Two frames arrived this week both with cranks still in - photos show components still attached - why? I must be going soft - I’ve not experienced stuck cranks before.

I had to attack one l/h alu square taper with the Dremel - the threads were completely borked. I cut the lock ring off to get it out of the way. The b/b shell needed a pin spanner - getting that to move would also have solved the problem.

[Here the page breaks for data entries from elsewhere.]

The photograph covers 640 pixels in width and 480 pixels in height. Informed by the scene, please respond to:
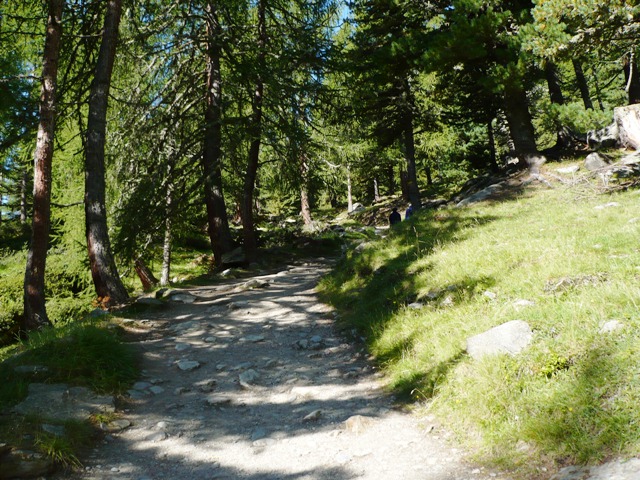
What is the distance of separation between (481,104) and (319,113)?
26.8 ft

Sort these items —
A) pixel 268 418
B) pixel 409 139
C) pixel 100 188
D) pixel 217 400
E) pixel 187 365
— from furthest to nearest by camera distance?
1. pixel 409 139
2. pixel 100 188
3. pixel 187 365
4. pixel 217 400
5. pixel 268 418

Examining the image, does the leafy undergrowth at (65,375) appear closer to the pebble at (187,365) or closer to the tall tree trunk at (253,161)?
the pebble at (187,365)

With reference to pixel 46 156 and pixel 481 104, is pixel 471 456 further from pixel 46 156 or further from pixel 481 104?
pixel 481 104

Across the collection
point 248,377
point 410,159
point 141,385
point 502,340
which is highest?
point 410,159

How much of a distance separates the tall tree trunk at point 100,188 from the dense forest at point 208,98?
0.10ft

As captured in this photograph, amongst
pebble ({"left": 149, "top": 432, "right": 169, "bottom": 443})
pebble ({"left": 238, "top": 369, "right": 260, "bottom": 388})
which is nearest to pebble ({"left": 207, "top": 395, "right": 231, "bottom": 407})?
pebble ({"left": 238, "top": 369, "right": 260, "bottom": 388})

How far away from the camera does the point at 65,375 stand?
5.28 meters

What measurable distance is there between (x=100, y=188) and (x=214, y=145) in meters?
5.34

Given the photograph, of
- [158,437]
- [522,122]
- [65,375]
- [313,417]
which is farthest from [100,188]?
[522,122]

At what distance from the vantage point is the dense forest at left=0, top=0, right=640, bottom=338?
31.1 feet

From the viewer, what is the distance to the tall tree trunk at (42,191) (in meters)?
8.68

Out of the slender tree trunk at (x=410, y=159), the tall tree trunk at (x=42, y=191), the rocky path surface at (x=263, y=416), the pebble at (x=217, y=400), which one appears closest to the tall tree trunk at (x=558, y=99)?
the slender tree trunk at (x=410, y=159)

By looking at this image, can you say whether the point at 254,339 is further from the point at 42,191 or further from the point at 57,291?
the point at 57,291

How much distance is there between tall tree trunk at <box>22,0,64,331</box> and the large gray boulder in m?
7.97
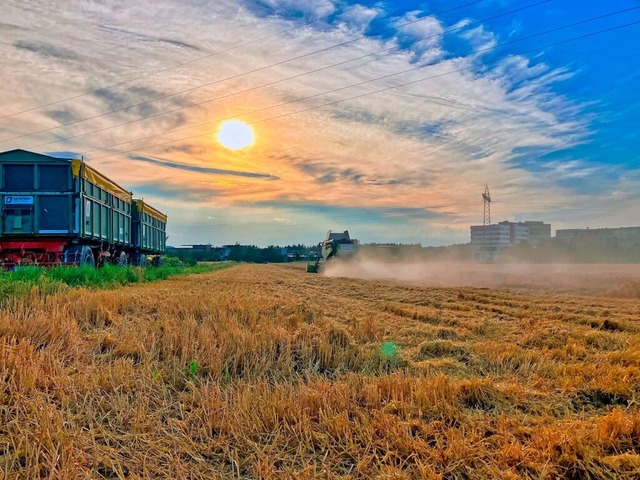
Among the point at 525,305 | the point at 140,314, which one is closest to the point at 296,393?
the point at 140,314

Anyway, I cut in either side at 90 degrees to the arm and eventually a forceful lateral bend made it come away. No amount of hammering or jiggling in the vice had done anything.

I did wonder if anyone had ever tried recutting the crank threads?

I didn’t know the tapered puller existed (upthread) but I think in this instance it was beyond any redemption.

The next candidate is a very nice Ultegra octalink. I think they’re meant to be self-extracting - but no. I’ve not come across this system before so advice welcome. The M15 bolt wears a threaded collar. On one side, the collar I found to be on the wonk - there seemed no option but to remove both, which on the wonky side needed a fair bit of torque.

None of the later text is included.